Benché scrittore di grandissimo successo, non è noto a tutti che lei è veneziano...
«È vero, dopo anni vissuti all'estero risiedo oramai stabilmente nella mia città natale. Vale forse il detto “Nemo propheta in patria”, infatti non avevo mai presentato il romanzo in Centro Storico. Alla città lagunare ho comunque dedicato già due libri per ragazzi, “Quando ai veneziani crebbe la coda” nel 1989 e “Tutto il tempo nel mondo” nel 1998, editi da Mondadori. Posso anticipare di avere in cantiere un nuovo testo ambientato in un'Isola della Laguna, durante la Seconda Guerra Mondiale.»
Lei non è mai intervenuto pubblicamente, come giudica la Venezia odierna?
«Come una delicata nave antica, che purtroppo l'epoca moderna non tratta con le dovute cautele, quasi fosse un'imbarcazione di plastica mentre invece è di legno... La società di massa non è adatta a Venezia, non è compatibile con certe forme di contemporaneità, siamo attraversati da un flusso turistico pazzesco che non so cosa porti realmente.»
“Non tutti i bastardi sono di Vienna” è ambientato in una dimora di “signori” a Refrontolo nei pressi del fiume Piave, nei giorni della disfatta di Caporetto, nel 1917, dove gli italiani diventano ospiti in casa propria prima dei tedeschi, poi degli austroungarici, per arrivare alla controffensiva dell'anno successivo.
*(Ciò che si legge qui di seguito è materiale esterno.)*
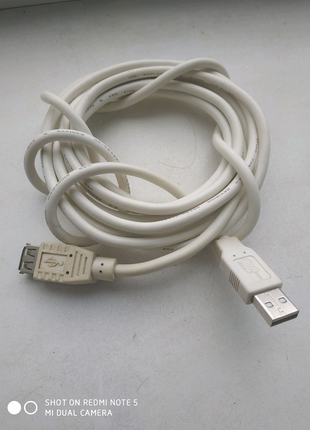 USB удлинитель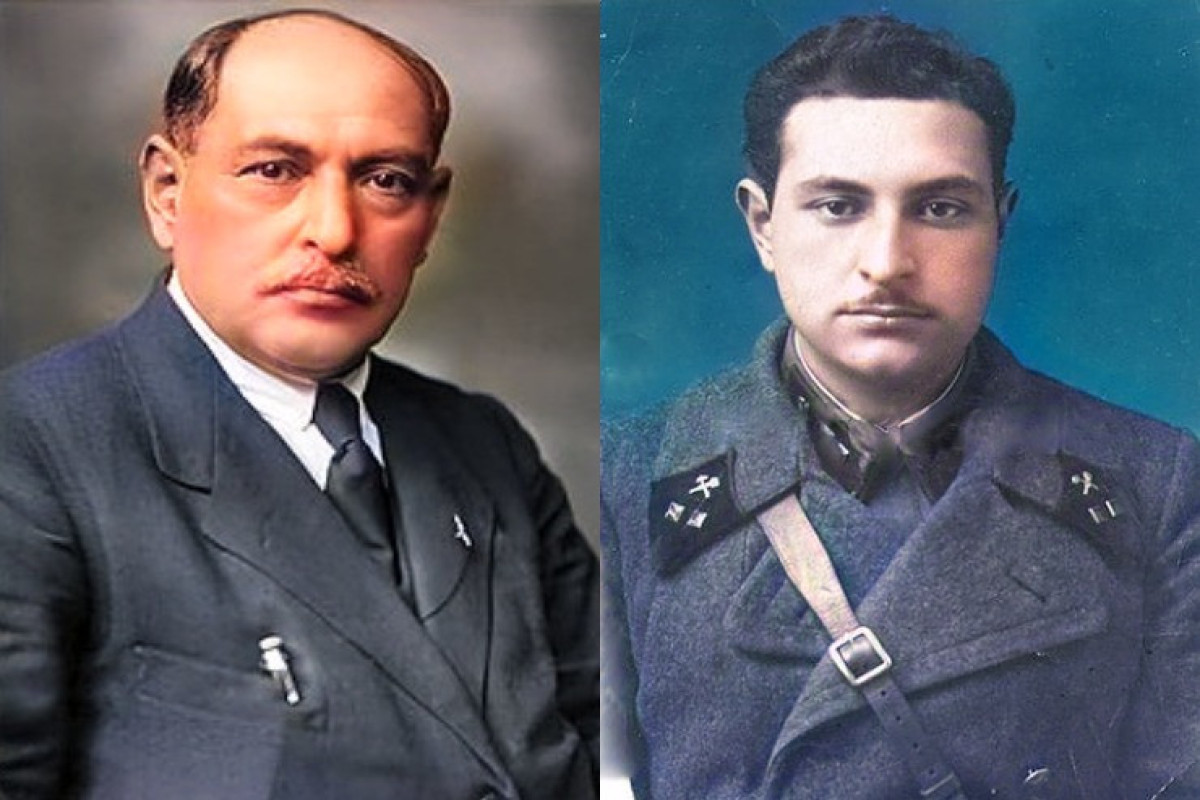 "Rusiyadakı quruluş mənim mənəvi aləmimlə uyğun gəlir" -  Nəriman Nərimanovun oğluna məktubu 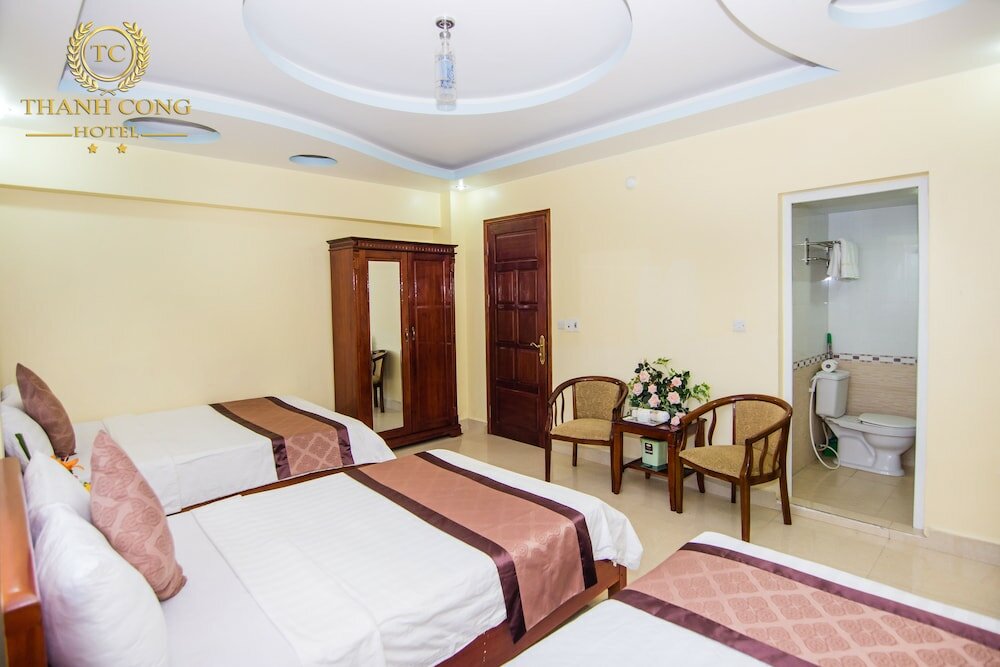 Фото Thanh Cong 2 Hotel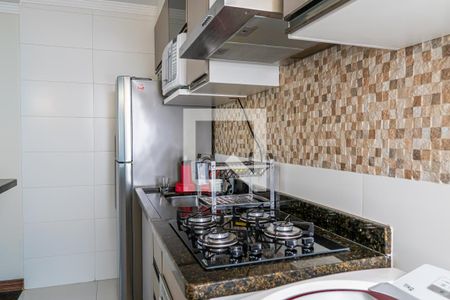Apartamento para alugar com 59m², 3 quartos e 1 vagaCozinha e Área de Serviço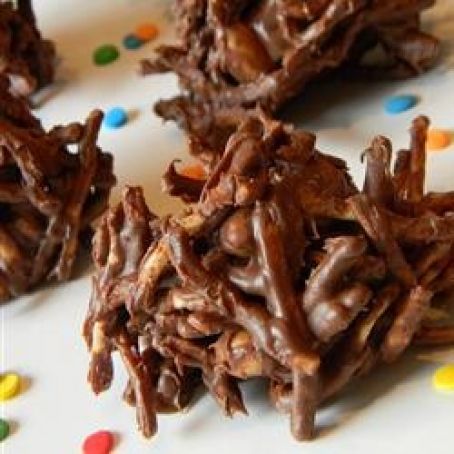 Chocolate Covered Tarantulas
«È una storia di famiglia, che poi è la mia famiglia materna, ritratta durante un periodo del quale, sorprendentemente, non ci sono testimonianze narrative. Forse raccontare una sconfitta era poco in linea con la successiva retorica fascista. Ma ho voluto fosse anche un romanzo di formazione, nel quale il diciassettenne Paolo diventa adulto, conosce l'eros, la sua Patria si completa e lui diventa uomo.»